一.前言
在Pytorch Geometric中我们经常使用消息传递范式来自定义GNN模型,但是这种方法存在着一些缺陷:在邻域聚合过程中,物化x_i
和x_j
可能会占用大量的内存(尤其是在大图上)。然而,并不是所有的GNN都需要表达成这种消息传递的范式形式,一些GNN是可以直接表达为稀疏矩阵乘法形式的。在1.6.0
版本之后,PyG官方正式引入对稀疏矩阵乘法GNN更有力的支持(torch-sparse
中的SparseTensor
),通过稀疏矩阵乘法能够让内存更高效,同时也加快了执行时间。
二.SparseTensor
详解
2.1 构造方式
PyG通过SparseTensor
类来对稀疏矩阵提供支持,该类位于torch_sparse
模块中,可以通过如下形式导入:
from torch_sparse import SparseTensor
该类的构造函数如下所示:
def __init__(
self,
row: Optional[torch.Tensor] = None,
rowptr: Optional[torch.Tensor] = None,
col: Optional[torch.Tensor] = None,
value: Optional[torch.Tensor] = None,
sparse_sizes: Optional[Tuple[Optional[int], Optional[int]]] = None,
is_sorted: bool = False,
trust_data: bool = False,
)
常用参数说明如下:
参数 | 说明 |
---|---|
row | 非零值的行下标,即edge_index[0] |
col | 非零值的列下标,即edge_index[1] |
value | 对应于索引的非零值,可选 |
sparse_sizes | 稀疏矩阵的大小 |
给定图:
其对应的稀疏邻接矩阵构造代码如下:
import torch
from torch_sparse import SparseTensor
from torch_geometric.utils import to_undirected
edge_index = torch.LongTensor(
[[0, 0, 0, 1, 2, 1, 2, 3], [1, 2, 3, 2, 3, 5, 4, 6]])

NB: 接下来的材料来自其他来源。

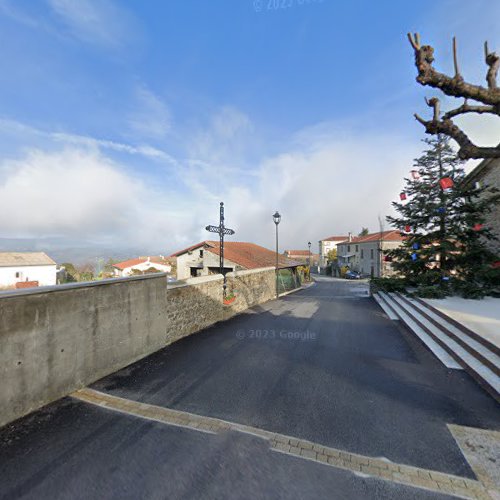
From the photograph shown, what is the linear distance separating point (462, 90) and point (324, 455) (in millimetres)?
5508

edge_index = to_undirected(edge_index)
adj = SparseTensor(row=edge_index[0], col=edge_index[1], sparse_sizes=(7, 7))
print(adj)
"""
SparseTensor(row=tensor([0, 0, 0, 1, 1, 1, 2, 2, 2, 2, 3, 3, 3, 4, 5, 6]),
col=tensor([1, 2, 3, 0, 2, 5, 0, 1, 3, 4, 0, 2, 6, 2, 1, 3]),
size=(7, 7), nnz=16, density=32.65%)
"""
除了采用上述方式,SparseTensor
还能从其它形式来进行创建:
# 从密集矩阵(常见的普通矩阵)进行创建
adj = SparseTensor.from_dense(mat)
# 创建指定大小的单位阵
adj = SparseTensor.eye(100, 100)
# 从scipy矩阵进行创建
adj = SparseTensor.from_scipy(mat)
2.2 常见用法
与scipy
类似,SparseTensor
也支持COO
、CSR
和CSC
等存储格式的稀疏矩阵:
row, col, value = adj.coo()
rowptr, col, value = adj.csr()
colptr, row, value = adj.csc()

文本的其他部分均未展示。